Rows from a spatial reasoning dataset
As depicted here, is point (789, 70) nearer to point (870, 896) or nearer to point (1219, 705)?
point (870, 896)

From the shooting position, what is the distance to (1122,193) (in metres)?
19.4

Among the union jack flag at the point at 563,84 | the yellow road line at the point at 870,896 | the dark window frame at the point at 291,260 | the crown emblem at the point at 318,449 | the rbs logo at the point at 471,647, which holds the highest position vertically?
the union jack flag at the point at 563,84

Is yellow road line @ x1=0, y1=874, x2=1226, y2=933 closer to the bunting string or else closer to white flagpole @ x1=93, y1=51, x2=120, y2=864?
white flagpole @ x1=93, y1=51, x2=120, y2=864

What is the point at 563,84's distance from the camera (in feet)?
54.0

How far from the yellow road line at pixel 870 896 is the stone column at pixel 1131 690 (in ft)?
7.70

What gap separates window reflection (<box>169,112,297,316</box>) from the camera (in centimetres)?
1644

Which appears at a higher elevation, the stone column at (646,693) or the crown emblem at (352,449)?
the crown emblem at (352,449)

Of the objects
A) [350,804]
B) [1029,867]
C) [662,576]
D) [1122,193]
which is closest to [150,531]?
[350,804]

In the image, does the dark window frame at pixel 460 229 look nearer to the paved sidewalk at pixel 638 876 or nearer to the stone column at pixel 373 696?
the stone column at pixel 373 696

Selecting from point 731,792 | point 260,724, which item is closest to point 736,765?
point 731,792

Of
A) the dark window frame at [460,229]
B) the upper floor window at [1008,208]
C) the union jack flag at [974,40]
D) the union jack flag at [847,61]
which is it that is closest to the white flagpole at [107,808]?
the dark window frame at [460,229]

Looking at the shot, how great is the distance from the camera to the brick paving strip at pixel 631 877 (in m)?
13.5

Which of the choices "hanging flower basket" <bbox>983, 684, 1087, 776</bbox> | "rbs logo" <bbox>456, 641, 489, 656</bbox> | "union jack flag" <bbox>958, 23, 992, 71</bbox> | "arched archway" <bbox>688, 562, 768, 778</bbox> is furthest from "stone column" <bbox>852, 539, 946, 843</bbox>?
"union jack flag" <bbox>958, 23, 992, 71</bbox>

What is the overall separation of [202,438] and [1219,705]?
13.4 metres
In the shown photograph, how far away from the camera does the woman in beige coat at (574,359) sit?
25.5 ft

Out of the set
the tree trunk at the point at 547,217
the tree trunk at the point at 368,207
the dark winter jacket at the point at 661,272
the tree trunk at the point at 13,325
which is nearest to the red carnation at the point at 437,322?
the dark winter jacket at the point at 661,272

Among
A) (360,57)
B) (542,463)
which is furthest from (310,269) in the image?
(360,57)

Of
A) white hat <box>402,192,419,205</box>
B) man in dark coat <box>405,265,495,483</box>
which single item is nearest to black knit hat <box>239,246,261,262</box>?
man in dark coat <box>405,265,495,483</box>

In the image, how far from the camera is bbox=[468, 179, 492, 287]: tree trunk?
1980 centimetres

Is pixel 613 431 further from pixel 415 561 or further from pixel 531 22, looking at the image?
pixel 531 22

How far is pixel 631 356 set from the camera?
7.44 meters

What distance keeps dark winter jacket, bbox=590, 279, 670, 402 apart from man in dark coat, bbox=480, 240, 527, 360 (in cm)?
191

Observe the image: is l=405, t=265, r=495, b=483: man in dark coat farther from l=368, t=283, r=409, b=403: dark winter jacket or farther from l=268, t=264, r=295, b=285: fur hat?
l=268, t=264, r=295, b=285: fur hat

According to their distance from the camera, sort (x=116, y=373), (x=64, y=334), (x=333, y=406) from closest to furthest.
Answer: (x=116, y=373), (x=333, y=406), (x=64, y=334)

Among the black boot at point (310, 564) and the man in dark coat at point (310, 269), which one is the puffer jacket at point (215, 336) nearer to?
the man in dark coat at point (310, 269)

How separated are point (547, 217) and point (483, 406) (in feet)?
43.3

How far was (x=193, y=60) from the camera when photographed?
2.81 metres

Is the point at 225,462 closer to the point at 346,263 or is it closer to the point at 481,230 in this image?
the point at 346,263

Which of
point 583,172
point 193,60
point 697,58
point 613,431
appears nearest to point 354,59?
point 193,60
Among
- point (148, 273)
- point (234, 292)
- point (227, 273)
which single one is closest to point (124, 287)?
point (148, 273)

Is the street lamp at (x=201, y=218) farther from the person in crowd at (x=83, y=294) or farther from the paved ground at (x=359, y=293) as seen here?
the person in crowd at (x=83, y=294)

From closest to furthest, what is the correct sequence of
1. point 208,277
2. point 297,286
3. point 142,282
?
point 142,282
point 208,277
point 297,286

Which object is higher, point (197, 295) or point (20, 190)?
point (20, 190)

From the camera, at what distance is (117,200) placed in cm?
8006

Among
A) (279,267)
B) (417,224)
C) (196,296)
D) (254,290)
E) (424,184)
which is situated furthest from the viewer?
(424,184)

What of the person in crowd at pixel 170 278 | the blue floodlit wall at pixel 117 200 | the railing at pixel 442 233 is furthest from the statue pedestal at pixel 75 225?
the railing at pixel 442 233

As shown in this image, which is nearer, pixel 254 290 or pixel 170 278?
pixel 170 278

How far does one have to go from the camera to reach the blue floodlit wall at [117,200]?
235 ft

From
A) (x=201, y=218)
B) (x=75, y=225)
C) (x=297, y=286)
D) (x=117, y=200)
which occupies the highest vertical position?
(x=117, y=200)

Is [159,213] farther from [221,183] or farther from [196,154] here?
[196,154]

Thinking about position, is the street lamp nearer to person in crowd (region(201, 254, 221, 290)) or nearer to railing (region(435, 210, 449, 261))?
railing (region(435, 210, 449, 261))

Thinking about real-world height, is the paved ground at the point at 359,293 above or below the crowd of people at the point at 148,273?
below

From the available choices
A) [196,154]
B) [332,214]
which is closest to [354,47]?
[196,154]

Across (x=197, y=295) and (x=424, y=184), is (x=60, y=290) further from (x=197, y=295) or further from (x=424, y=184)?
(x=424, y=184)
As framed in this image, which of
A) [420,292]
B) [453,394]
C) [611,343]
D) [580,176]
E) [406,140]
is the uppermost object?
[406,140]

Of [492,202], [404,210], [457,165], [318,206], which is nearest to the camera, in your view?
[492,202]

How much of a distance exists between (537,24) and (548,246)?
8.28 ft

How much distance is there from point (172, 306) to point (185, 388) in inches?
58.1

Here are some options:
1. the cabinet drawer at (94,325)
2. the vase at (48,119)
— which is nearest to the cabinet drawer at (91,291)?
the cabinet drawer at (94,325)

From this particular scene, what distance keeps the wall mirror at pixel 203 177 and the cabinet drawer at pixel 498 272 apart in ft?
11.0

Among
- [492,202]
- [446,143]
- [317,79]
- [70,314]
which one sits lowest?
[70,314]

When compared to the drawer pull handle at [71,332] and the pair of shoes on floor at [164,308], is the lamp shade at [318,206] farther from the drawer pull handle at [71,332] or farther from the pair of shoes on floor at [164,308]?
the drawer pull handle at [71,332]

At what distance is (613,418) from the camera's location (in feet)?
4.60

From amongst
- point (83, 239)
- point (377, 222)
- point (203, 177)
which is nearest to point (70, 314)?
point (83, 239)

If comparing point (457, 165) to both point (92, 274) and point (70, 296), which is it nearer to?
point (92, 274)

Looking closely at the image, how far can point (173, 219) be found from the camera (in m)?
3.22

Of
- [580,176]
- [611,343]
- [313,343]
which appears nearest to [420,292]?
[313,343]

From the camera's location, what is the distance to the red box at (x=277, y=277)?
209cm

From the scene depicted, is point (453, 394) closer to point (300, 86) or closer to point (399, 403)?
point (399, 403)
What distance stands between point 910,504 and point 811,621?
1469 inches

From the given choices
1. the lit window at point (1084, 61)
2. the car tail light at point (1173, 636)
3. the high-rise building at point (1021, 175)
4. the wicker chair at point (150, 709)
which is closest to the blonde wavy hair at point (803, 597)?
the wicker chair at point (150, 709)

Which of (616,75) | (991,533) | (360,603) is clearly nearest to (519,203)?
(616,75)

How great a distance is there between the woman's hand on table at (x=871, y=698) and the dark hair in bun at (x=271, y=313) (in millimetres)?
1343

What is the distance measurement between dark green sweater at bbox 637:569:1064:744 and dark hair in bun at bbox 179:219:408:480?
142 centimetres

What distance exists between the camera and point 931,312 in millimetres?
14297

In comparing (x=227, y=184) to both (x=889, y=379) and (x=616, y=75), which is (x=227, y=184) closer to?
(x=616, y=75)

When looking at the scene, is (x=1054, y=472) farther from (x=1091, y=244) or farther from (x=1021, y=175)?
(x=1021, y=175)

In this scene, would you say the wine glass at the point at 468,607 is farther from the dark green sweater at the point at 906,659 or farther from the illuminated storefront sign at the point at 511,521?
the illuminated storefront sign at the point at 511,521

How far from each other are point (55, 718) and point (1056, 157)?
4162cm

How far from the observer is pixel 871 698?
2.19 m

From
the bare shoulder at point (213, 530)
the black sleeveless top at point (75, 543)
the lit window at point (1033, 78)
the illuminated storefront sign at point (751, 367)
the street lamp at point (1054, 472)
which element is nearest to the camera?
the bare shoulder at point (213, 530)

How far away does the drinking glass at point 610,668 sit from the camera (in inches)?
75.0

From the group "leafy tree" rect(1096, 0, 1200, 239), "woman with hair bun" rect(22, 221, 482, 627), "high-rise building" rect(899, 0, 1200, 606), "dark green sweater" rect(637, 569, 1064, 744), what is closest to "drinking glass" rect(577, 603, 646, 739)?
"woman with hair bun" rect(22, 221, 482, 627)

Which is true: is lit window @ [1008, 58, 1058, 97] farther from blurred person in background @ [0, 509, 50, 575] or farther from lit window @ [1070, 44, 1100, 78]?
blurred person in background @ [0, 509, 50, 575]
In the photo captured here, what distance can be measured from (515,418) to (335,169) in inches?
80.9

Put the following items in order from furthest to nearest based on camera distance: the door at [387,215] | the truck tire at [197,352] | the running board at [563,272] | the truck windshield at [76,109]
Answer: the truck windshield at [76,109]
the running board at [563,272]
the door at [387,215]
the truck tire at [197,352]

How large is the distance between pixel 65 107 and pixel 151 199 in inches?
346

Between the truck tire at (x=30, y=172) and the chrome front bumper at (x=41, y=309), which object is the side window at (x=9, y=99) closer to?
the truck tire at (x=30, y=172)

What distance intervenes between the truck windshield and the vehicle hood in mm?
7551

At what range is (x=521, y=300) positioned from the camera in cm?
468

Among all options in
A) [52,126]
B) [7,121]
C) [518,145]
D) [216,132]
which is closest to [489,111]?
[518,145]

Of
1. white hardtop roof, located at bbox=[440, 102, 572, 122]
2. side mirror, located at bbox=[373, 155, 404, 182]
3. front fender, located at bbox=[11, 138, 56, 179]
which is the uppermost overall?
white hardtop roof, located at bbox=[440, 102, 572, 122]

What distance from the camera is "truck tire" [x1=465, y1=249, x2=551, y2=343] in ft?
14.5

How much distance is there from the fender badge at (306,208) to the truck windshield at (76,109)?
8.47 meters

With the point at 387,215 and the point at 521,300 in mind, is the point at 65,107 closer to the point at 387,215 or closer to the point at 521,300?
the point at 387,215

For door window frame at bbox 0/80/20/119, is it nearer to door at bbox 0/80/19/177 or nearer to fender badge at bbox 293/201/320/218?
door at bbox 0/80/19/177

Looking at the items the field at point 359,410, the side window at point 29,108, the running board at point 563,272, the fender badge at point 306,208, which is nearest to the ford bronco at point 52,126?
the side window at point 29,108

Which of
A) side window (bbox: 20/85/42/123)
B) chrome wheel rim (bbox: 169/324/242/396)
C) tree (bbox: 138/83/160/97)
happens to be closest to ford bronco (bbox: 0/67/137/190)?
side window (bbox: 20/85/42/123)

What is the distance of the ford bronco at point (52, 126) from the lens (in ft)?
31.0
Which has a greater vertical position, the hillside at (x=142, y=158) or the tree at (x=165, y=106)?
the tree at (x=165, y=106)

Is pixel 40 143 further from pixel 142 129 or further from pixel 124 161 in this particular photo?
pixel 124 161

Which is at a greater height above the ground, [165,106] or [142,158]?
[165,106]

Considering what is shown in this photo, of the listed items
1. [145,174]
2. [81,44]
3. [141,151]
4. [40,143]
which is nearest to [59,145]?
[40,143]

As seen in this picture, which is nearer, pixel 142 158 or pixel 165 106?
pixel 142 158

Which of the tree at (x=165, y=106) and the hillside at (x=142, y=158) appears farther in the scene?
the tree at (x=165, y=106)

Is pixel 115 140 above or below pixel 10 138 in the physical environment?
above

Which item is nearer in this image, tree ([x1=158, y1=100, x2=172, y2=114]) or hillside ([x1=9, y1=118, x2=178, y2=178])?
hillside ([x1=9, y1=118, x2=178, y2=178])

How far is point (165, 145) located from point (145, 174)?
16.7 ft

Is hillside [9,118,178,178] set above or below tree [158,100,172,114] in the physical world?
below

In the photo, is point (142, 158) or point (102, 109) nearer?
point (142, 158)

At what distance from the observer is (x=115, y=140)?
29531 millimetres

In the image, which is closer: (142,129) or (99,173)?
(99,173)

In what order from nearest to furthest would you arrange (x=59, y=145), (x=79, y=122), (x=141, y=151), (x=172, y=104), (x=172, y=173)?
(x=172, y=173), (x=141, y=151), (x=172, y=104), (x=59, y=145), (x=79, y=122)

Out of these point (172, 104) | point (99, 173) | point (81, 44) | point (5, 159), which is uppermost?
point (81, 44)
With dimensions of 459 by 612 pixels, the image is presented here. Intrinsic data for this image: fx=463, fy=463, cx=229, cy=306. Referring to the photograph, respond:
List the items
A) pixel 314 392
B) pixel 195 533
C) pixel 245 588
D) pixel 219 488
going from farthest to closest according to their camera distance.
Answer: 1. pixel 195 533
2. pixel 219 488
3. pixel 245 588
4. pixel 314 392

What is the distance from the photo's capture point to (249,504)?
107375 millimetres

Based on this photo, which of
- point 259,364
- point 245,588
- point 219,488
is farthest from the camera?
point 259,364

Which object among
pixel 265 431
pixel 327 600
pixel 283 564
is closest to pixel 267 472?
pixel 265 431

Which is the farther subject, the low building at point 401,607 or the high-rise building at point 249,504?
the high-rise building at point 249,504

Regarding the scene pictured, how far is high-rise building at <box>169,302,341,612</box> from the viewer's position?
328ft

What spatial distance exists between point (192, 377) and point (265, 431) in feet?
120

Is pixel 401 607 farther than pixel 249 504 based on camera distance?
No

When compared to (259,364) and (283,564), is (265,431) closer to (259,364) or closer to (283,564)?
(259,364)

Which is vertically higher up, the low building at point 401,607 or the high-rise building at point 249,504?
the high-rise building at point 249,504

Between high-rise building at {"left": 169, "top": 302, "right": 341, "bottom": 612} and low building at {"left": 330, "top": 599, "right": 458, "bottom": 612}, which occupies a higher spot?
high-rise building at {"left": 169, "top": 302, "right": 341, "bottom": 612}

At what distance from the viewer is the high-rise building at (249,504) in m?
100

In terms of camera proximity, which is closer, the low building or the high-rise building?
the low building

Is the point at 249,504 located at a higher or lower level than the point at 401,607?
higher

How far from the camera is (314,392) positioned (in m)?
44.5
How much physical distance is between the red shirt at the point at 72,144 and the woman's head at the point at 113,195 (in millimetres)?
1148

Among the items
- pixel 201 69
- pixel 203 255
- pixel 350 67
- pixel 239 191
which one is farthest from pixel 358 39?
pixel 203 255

▶ **Your objective**:
Quote every line from the line containing "Between high-rise building" through the closing line of the listing, including both.

▶ **Reply**:
Between high-rise building at {"left": 169, "top": 302, "right": 341, "bottom": 612} and low building at {"left": 330, "top": 599, "right": 458, "bottom": 612}, which occupies a higher spot?
high-rise building at {"left": 169, "top": 302, "right": 341, "bottom": 612}

At what distance from the viewer is the high-rise building at (249,504) in m?
100

In terms of camera proximity, which is closer, the low building or the high-rise building?
the low building

Is the point at 249,504 located at a higher or lower level than the point at 401,607?
higher

How far from the camera is (314,392) positioned (in m)?
44.5
How much physical distance is between the red shirt at the point at 72,144 and the woman's head at the point at 113,195 (in millimetres)?
1148

Among the items
- pixel 201 69
- pixel 203 255
- pixel 350 67
- pixel 239 191
which one is farthest from pixel 358 39?
pixel 203 255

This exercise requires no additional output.